We have been trained to resent the most natural part of living: change

Yet again, like I try to do with everything that terrifies me, I paused and questioned. What does it hide? Why are we so afraid of our skin transformation? The more I think about it, the more I realise that it is quite unnatural to picture a maturing face in such a bad light. How I see it, we've been trained and conditioned to resent wrinkles, age spots and everything else. Because when you think about it, being young looking or older looking doesn't carry any inherent value. Primarily, it just signals you might be more fit to make babies to the opposite sex, which, when you're actually in your 50s might not matter that much anymore (not the having sex part, the being fertile part). We've actually have been trained to resent the most natural part of living: change. I think that originally, we are hard wired for acceptance: I have vivid memories of me as a child, thinking that, actually, people looked better when they aged. I remember precisely watching fondly those celebrities montages on TV, showcasing their transformation from their younger years to now. I remember distinctly thinking they looked different but having around the block for a bit longer actually suited them. Same for your family members. I am sure we all have memories of looking at old pictures of our parents, acknowledging their change of looks but observing it without negative judgement. Still, now at 25, when I look in the mirror I catch myself inspecting if new lines have appeared, and I very much have a larger skincare budget than I would like to admit.
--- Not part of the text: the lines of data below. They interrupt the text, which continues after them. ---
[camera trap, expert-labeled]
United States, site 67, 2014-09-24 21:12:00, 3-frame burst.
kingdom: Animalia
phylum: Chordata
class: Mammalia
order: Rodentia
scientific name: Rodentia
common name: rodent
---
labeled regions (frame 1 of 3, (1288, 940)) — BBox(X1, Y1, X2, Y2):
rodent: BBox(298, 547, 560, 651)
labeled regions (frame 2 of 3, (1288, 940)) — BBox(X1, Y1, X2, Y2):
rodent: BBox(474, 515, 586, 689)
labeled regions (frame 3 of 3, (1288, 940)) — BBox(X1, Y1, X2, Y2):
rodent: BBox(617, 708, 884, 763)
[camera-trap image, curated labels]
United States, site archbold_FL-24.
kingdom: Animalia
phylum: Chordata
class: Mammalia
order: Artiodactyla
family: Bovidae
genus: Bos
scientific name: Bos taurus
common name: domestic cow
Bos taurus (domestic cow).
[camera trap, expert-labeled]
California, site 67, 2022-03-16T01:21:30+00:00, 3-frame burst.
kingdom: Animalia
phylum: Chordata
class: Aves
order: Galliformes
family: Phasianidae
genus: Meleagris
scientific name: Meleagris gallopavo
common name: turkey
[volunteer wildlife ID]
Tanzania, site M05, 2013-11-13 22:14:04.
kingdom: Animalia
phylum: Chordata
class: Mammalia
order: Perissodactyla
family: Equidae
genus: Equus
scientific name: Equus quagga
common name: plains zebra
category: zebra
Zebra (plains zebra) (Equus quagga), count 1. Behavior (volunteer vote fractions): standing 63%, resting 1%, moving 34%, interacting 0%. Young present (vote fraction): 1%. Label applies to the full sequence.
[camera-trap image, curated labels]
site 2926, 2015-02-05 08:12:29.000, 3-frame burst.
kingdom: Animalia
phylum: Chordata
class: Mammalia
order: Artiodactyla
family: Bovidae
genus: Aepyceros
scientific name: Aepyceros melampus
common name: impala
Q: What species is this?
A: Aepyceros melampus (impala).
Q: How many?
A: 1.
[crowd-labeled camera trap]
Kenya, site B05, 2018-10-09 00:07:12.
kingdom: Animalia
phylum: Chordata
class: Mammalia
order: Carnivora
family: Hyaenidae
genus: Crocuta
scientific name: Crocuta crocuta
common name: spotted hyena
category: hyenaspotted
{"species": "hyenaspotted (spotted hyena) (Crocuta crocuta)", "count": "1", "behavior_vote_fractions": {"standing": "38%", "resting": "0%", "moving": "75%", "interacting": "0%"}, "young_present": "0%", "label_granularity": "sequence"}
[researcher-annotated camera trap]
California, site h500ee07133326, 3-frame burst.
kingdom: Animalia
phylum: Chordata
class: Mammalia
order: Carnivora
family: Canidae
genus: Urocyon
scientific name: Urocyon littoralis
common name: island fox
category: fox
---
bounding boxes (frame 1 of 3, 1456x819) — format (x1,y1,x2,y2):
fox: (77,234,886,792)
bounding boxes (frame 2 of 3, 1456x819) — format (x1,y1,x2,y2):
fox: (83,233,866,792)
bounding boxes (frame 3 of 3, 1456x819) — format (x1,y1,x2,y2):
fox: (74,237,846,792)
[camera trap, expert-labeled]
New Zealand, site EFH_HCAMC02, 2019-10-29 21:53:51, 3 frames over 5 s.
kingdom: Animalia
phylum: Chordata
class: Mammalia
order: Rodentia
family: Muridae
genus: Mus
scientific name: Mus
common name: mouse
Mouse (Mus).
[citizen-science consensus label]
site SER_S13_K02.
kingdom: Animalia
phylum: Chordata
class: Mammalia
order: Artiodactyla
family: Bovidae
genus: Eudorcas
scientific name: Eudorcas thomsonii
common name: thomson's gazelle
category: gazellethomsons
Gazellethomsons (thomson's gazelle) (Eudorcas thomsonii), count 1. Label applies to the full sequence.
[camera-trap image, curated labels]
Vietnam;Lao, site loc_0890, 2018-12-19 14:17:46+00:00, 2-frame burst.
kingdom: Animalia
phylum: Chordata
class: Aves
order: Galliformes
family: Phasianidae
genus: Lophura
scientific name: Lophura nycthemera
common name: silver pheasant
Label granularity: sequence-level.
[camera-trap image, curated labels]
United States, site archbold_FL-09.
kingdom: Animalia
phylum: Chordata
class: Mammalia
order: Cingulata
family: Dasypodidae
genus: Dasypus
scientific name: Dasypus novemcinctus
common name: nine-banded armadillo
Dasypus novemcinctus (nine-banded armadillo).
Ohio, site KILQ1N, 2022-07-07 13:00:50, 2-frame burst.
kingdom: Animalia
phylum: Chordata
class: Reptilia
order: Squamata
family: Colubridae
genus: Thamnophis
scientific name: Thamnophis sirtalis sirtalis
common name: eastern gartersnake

I was confronted with the fact that despite my efforts and discipline, I’d never win the prevention contest

I have no clue how to conclude, but from my experience this summer, and from the new light in which the pandemic throws your priorities in your face, I’d say a life happily lived has to leave marks somewhere: laughing in the sun gets you tanned and will damage your skin, enjoying a Friday night out sipping on cocktails will dry you out, that delicious birthday cake will most certainly give you pimples and despite all your efforts, your collagen levels will drop and the fat on your skin will be redistributed over time. For the first time in a while I was confronted with the fact that despite my efforts and discipline, I’d never win the prevention contest, and a life lived to the fullest is far more fulfilling than a life spent worrying. I just haven’t quite found the method that’d liberate me from what I still consider being the dreading consequences of time flying.